### SELECTED TEXT
%%

You are viewing a plain text version of this content. The canonical link for it is here.
Posted to user@ant.apache.org by gregsmit <gr...@us.ibm.com> on 2008/05/14 23:00:56 UTC
Ant task walk html and find broken links
Hi,
I thought something like this might already exist, but I haven't been able
to find anything yet.
Does anyone know of an Ant task that I could use to walk through a website
(that I built with ant) to confirm that there are no broken links? I found
one really old project on sourceforge, but it looks pretty abandoned.
Thanks for any info,
Greg
--
View this message in context: http://www.nabble.com/Ant-task-walk-html-and-find-broken-links-tp17240744p17240744.html
Sent from the Ant - Users mailing list archive at Nabble.com.
---------------------------------------------------------------------
To unsubscribe, e-mail: user-unsubscribe@ant.apache.org
For additional commands, e-mail: user-help@ant.apache.org
Re: Ant task walk html and find broken links
Posted by Dominique Devienne <dd...@gmail.com>.

%%

### TASKS AND EXERCISES
1. List every email address that appears in the mailing list thread, written as it is shown there.
2. Output the part of the mailing list thread starting with "Does anyone know" and going on through "looks pretty abandoned.".
The data that comes next has no connection to the mailing list thread.

### DATASET EXCERPT
%%

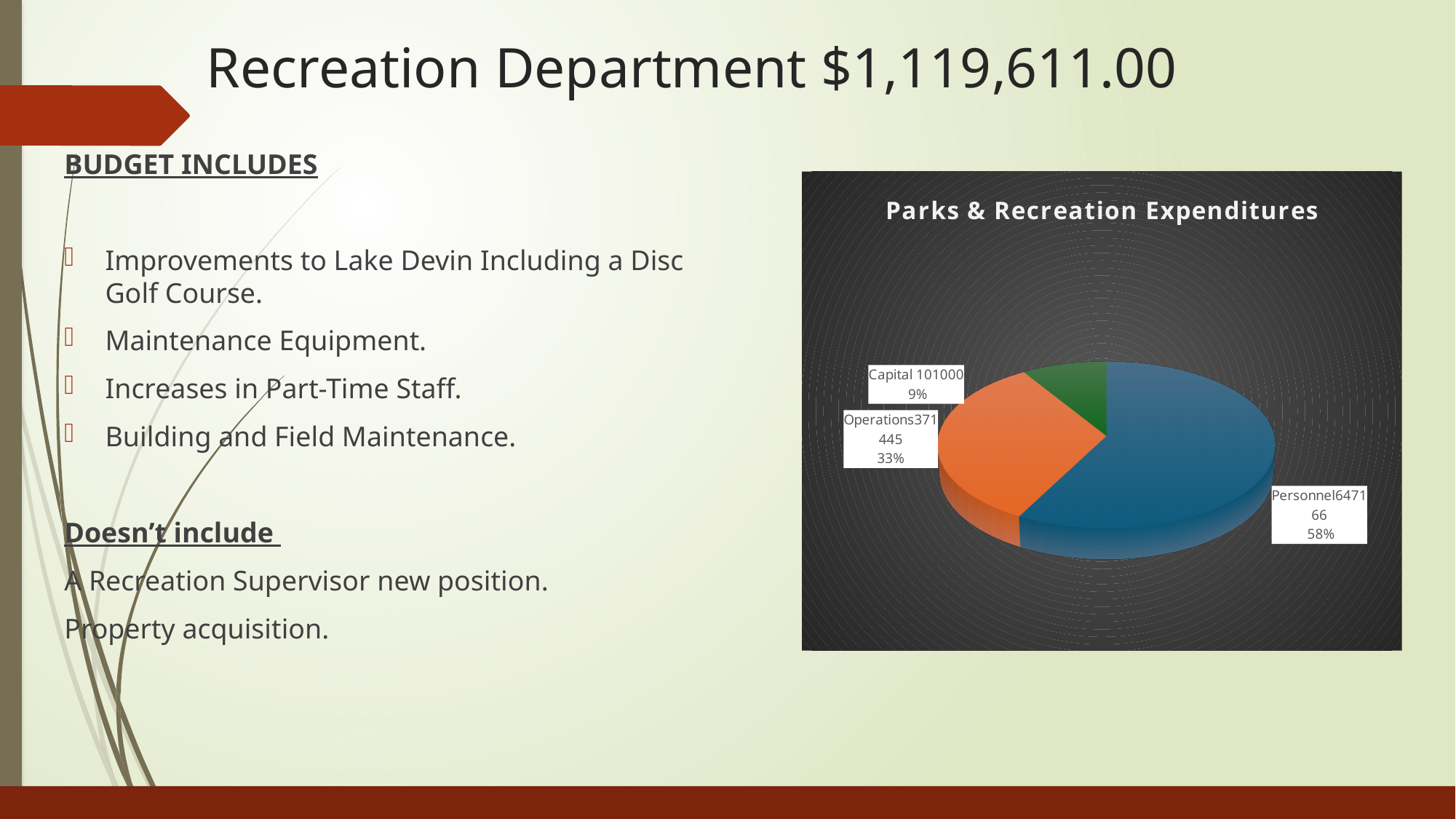
Which is larger, the Operations slice or the Capital slice? Operations How many slices does the pie chart have? 3 Which category has the largest slice of the pie? Personnel What is the value shown for Capital? 101000 What is the value shown for Operations? 371445 What kind of chart is shown on the slide? pie chart What share of the pie does Capital represent? 9% What is the value shown for Personnel? 647166 What is the title of the chart? Parks & Recreation Expenditures What share of the pie does Operations represent? 33% What share of the pie does Personnel represent? 58% Which category has the smallest slice of the pie? Capital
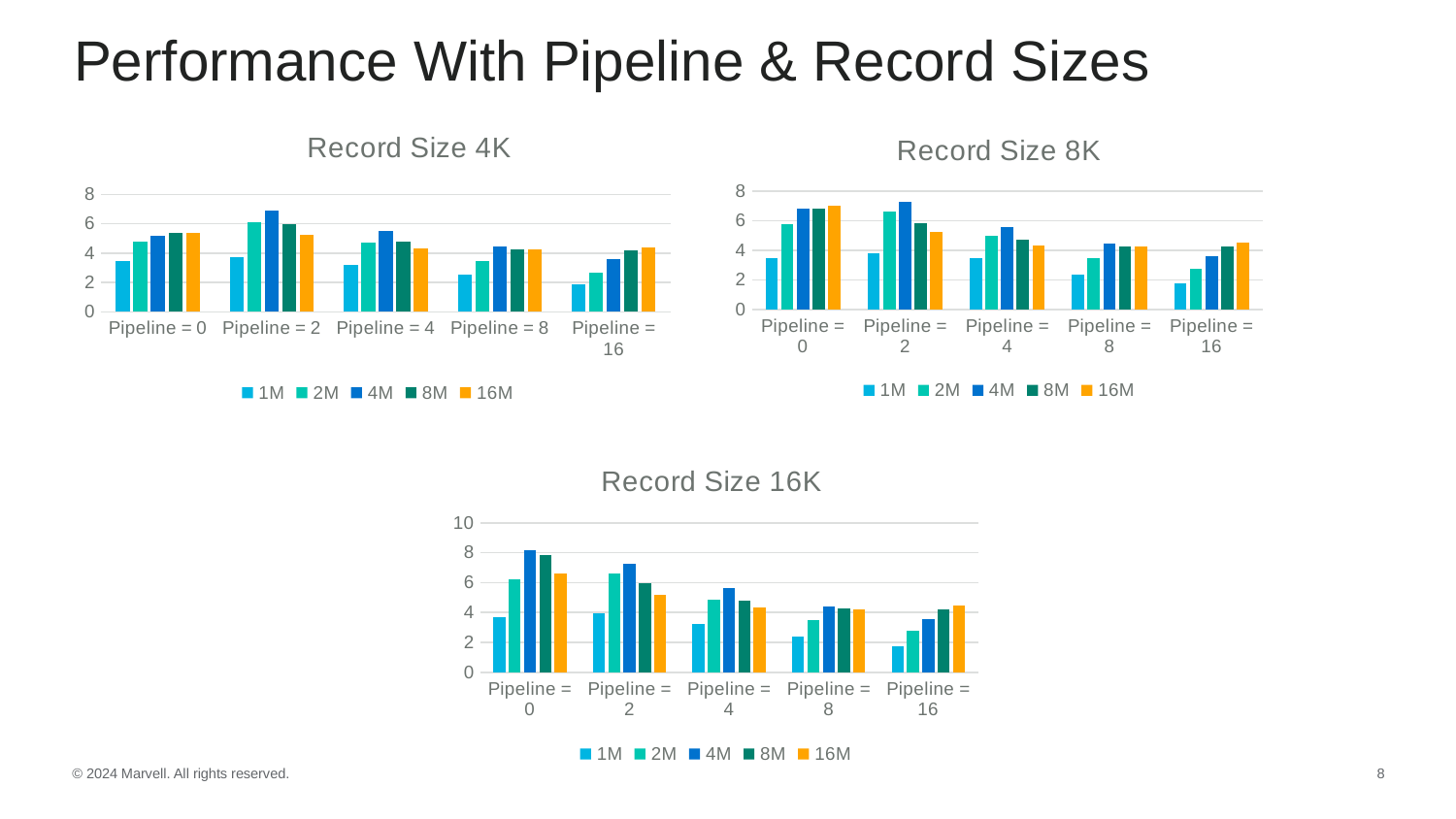
In the Record Size 16K chart, is the value for 8M at Pipeline = 0 greater or less than 6? greater In the Record Size 4K chart, is the value for 4M at Pipeline = 2 greater or less than 6? greater In the Record Size 16K chart, at which pipeline setting is the 4M bar highest? Pipeline = 0 How many series does the legend of the Record Size 8K chart list? 5 What is the highest value shown on the vertical axis of the Record Size 16K chart? 10 How many pipeline categories are shown on the x axis of the Record Size 16K chart? 5 In the Record Size 16K chart, at Pipeline = 0, which is larger: 4M or 2M? 4M In the Record Size 8K chart, which series has the highest bar at Pipeline = 2? 4M In the Record Size 4K chart, is the value for 1M at Pipeline = 8 greater or less than 4? less In the Record Size 4K chart, from Pipeline = 2 to Pipeline = 16, does the 4M series rise or fall? fall What kind of chart is the Record Size 4K chart? bar chart In the Record Size 8K chart, which series has the lowest bar at Pipeline = 16? 1M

%%

### LIST OF ANSWERS
1.
user@ant.apache.org
gr...@us.ibm.com
user-unsubscribe@ant.apache.org
user-help@ant.apache.org
dd...@gmail.com

2.
Does anyone know of an Ant task that I could use to walk through a website
(that I built with ant) to confirm that there are no broken links? I found
one really old project on sourceforge, but it looks pretty abandoned.